> [SELECTION]:
______

# Evaluation of Yolo TensorRT Zoo

For [ENGALL-2424](https://aquabyte.atlassian.net/browse/ENGALL-2424) we seek to understand the TensorRT-accelerated inference time (latency) of YoloV3 on the Jetson TX2.  

This page was generated from [this notebook](https://github.com/aquabyte-new/research-exploration/blob/pwais/tx2-yolo-zoo-0/pwais/mft-pg/notebooks/darknet_yolo_trt_zoo_eval.ipynb).

The results below study:
 * A zoo of YoloV3 models [with architectures that are nearly identical to the production detector](https://github.com/aquabyte-new/research-exploration/blob/ba35c6356ed44ddd1145008f2e0eeaaf7d958378/pwais/mft-pg/detection/models/README.md#available-models).  We only vary the input size.  All models have square inputs.
 * Each model has been trained and tested on ~750 images from a GoPro video feed. [Details](https://github.com/aquabyte-new/research-exploration/tree/ba35c6356ed44ddd1145008f2e0eeaaf7d958378/pwais/mft-pg/datasets#mft-pg-datasets).
 * The `GeForce.RTX.2070` platform is a Lambda Labs Tensorbook with a RTX 2070 (8GB memory).
 * The `Tegra.X2` platform is a Jetson TX2 NVidia Devkit.  [Photo](https://drive.google.com/file/d/1Ycx2VLA5_y-s6nEoseHPstOnLElBulXj/view?usp=sharing)
 
Notes on TX2 Tests:
 * The TX2 generally remained under 40C operating temperature for the duration of the study.  [Pic of JTOP](https://drive.google.com/file/d/1nFlXunwwnOoIz_LA2ydk3BapYSFy4Ucj/view?usp=sharing).

______

> [DATA EXTRACT]:
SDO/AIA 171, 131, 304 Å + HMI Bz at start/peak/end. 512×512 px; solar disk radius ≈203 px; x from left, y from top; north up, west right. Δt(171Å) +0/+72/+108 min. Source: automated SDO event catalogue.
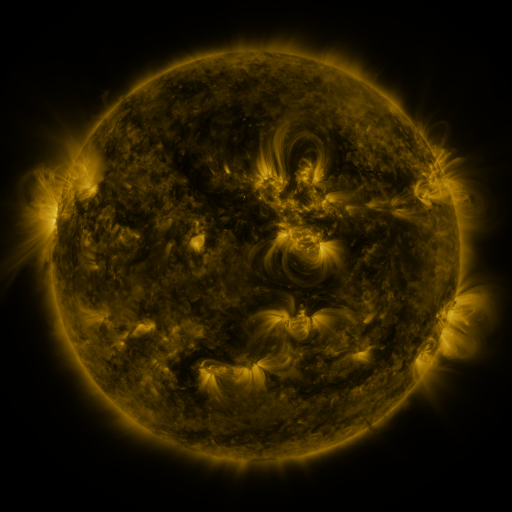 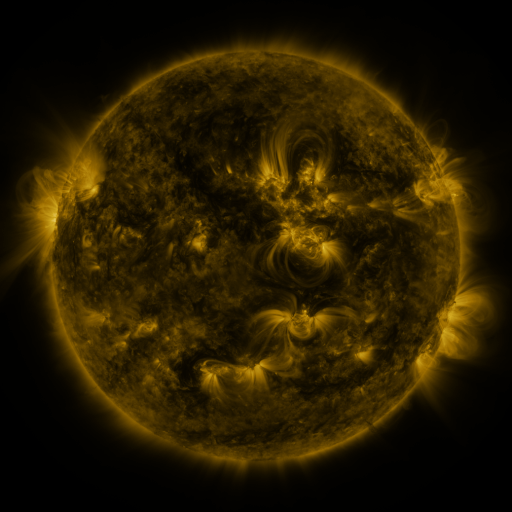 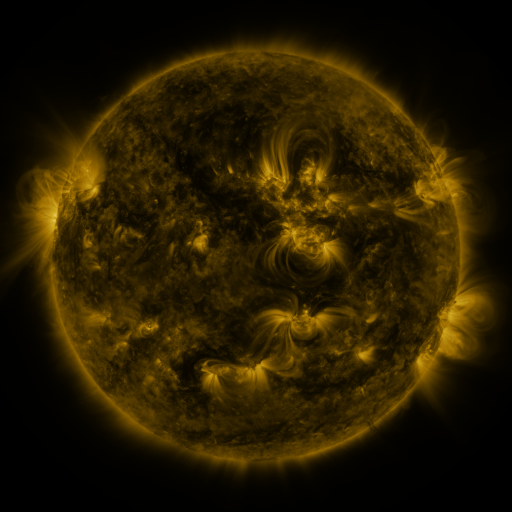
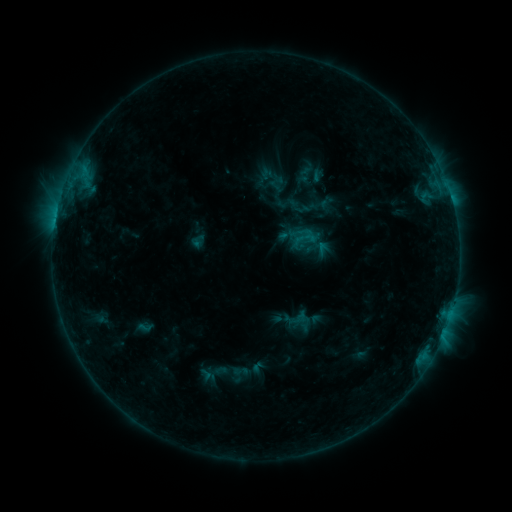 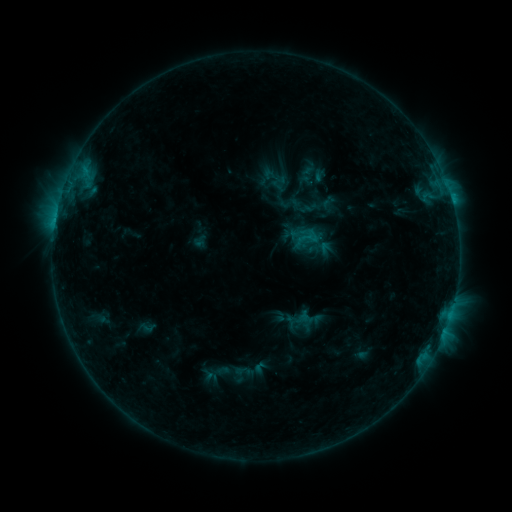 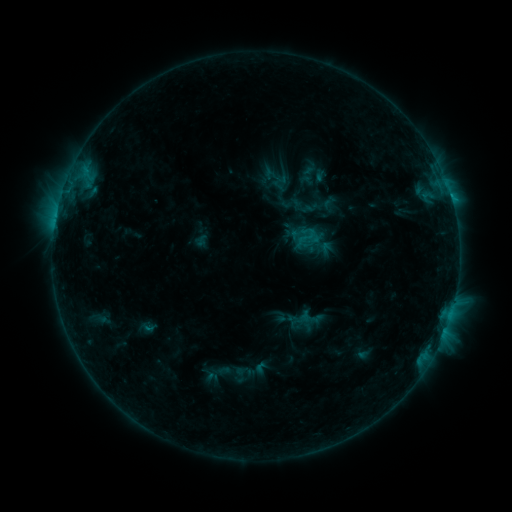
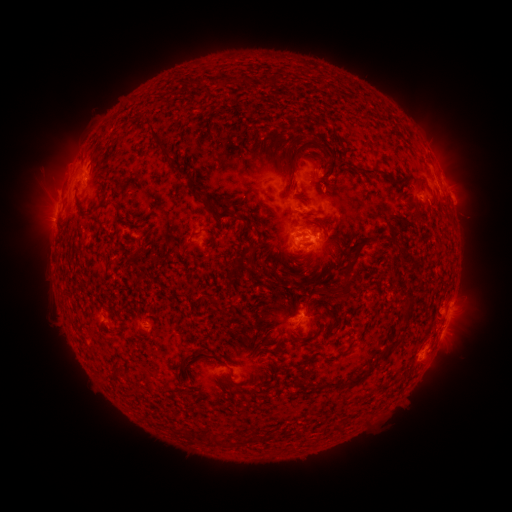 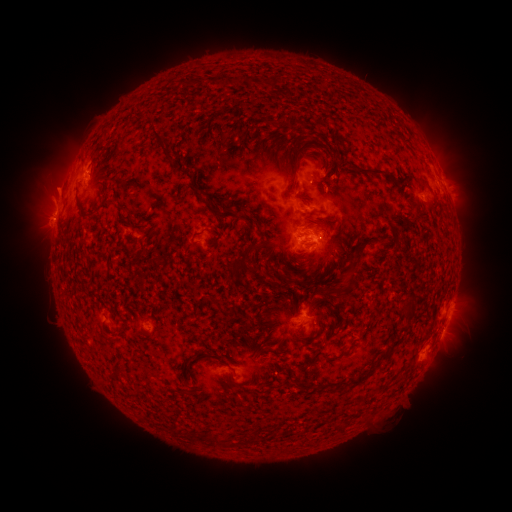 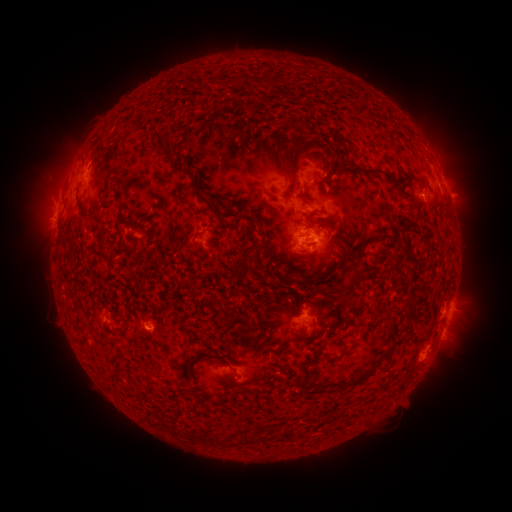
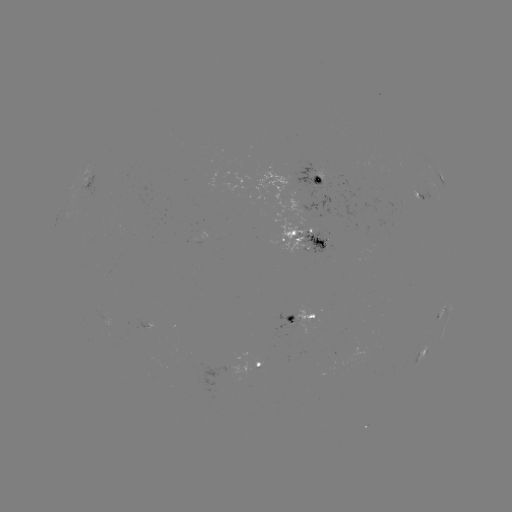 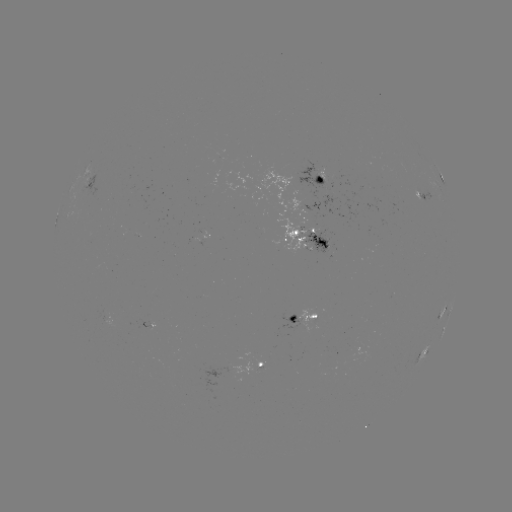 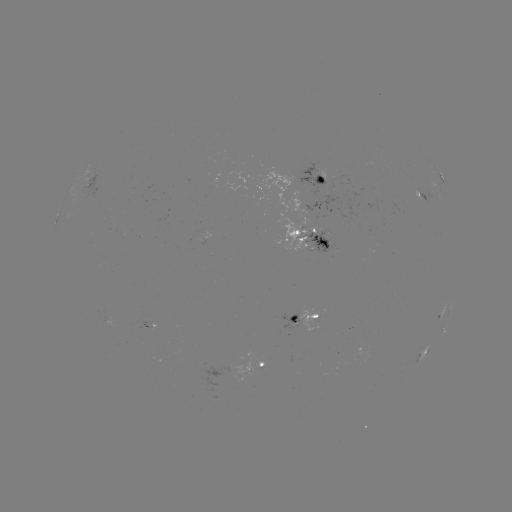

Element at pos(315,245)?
emerging-flux region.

______

> [EXERCISE TASKS]:
1) In the Yolo TensorRT evaluation, what purpose does the study serve? Answer in one to three sentences.
2) According to the Yolo TensorRT evaluation, what operating temperature did the TX2 generally stay under during the study?
3) Write the next part of the Yolo TensorRT evaluation, starting after its final note on the TX2 tests.

> [ANSWERS GIVEN]:
1) The study supports ENGALL-2424. Its goal is to understand the TensorRT-accelerated inference time (latency) of YoloV3 on the Jetson TX2.

2) It generally stayed under 40C.

3)
 * During the inference test, there was time for the GPU to rest while the next image was being resized.  [Pic of JTOP GPU during an inference run](https://drive.google.com/file/d/1aFW6kTwcp5JbHZEkXUT0vWs2Gq7dPL28/view?usp=sharing).
 * System memory usage during the inference test was about 4GB; unclear what the actual GPU memory usage was.  [Pic of JTOP during an inference run](https://drive.google.com/file/d/123iIBGbByS2FNNb2P3TErex8AzYMtIqV/view?usp=sharing).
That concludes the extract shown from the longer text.